This Team Of Vermont City Marathon Runners Couldn’t Be More Inspiring
On May 27, Meb Keflezhigi will race at the Vermont City Marathon. He’ll run alongside Vermonters with equally inspiring stories.
Meb Keflezhigi is hard to miss. At 43, he is lean and sinewy, a body sculpted by years of running. He
is 5 feet, 5 inches. His marathon race weight hovers around 121 pounds and he has never weighed more than 138.
Growing up in Eritrea, one of ten kids in his family, Keflezhigi didn’t see a car until he was 10 years old. His family fled the increasing violence in his country and emigrated to Italy and then San Diego. Life changed quickly in the U.S. In seventh grade, Meb ran a 5:10 mile. His running career was starting.
Since then, Keflezhigi has gone on to win the silver in the Olympic marathon in 2004. He won the New York Marathon in 2009 and in 2014 he became the first American man to win the Boston Marathon, with a time of 2:08. This May, he’ll toe the line at the start of the Peoples United Bank Vermont City Marathon. He’ll run for the first relay leg, and maybe a little longer, but then he’ll stop, letting the rest of his team take it home, and wait at the finish line.
That relay team will be just as inspiring as he is.
To celebrate 30 years of the Vermont City Marathon, RunVermont and the Vermont Department of Tourism invited Keflezhigi to Burlington for the event, not just to run it but to inspire others.

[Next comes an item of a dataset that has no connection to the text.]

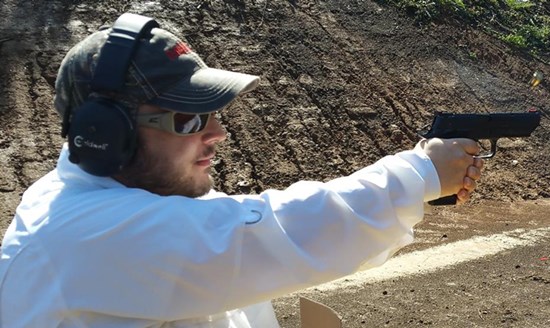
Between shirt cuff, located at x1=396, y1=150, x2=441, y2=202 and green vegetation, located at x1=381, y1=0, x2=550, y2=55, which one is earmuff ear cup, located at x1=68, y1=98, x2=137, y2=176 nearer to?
shirt cuff, located at x1=396, y1=150, x2=441, y2=202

“We wanted to put together a relay team made up of people who had inspiring stories,” says Jess Cover of RunVermont. After putting out a call for essays, RunVermont chose the following four runners to join Keflezhigi in the race. Here are their stories.
Brooke Pietrafesa, 20, University of Vermont
Brooke Pietrafesa had no idea what was happening when a small crowd gathered around her at the University of Vermont indoor track during practice this spring. As the TV cameras started to roll, the University of Vermont junior learned that she’d been selected as one of Meb’s team. It was a moment she’d been working for since a fateful accident near her home in Westchester, New York. Her story earned her a spot on the team.
It was a warm, sunny summer afternoon in late July when a single split second changed my life. As I sat in the passenger seat of my grandmother’s tan Toyota Corolla in my cotton t-shirt and shorts, the hot afternoon sun streamed through the window. The windows were rolled down and a summer breeze blew through the car, whipping the long hair in my ponytail around. I wondered what we would be doing at cross country practice today as we drove to Crawford Park, near my home in Rye, N.Y., a route that was all too familiar.
As we crossed a heavily trafficked four-way intersection, a bright ash of metallic silver paint caught my eye. Impact. My head driven into the dashboard. No airbag to catch me. My ears ringing. My head throbbing. The world spinning around me.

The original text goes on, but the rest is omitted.